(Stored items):
━━━━━━━━━━━━━━━━
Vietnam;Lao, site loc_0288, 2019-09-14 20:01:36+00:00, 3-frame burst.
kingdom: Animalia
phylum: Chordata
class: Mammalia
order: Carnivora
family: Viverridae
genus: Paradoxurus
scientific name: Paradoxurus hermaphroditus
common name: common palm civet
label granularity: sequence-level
━━━━━━━━━━━━━━━━
(Problem statement): Only the stretch of lines that begins with the one holding "kingdom: Animalia" and ends with the last line above belongs in the answer; please write it out exactly.

(Response for this exercise):
kingdom: Animalia
phylum: Chordata
class: Mammalia
order: Carnivora
family: Viverridae
genus: Paradoxurus
scientific name: Paradoxurus hermaphroditus
common name: common palm civet
label granularity: sequence-level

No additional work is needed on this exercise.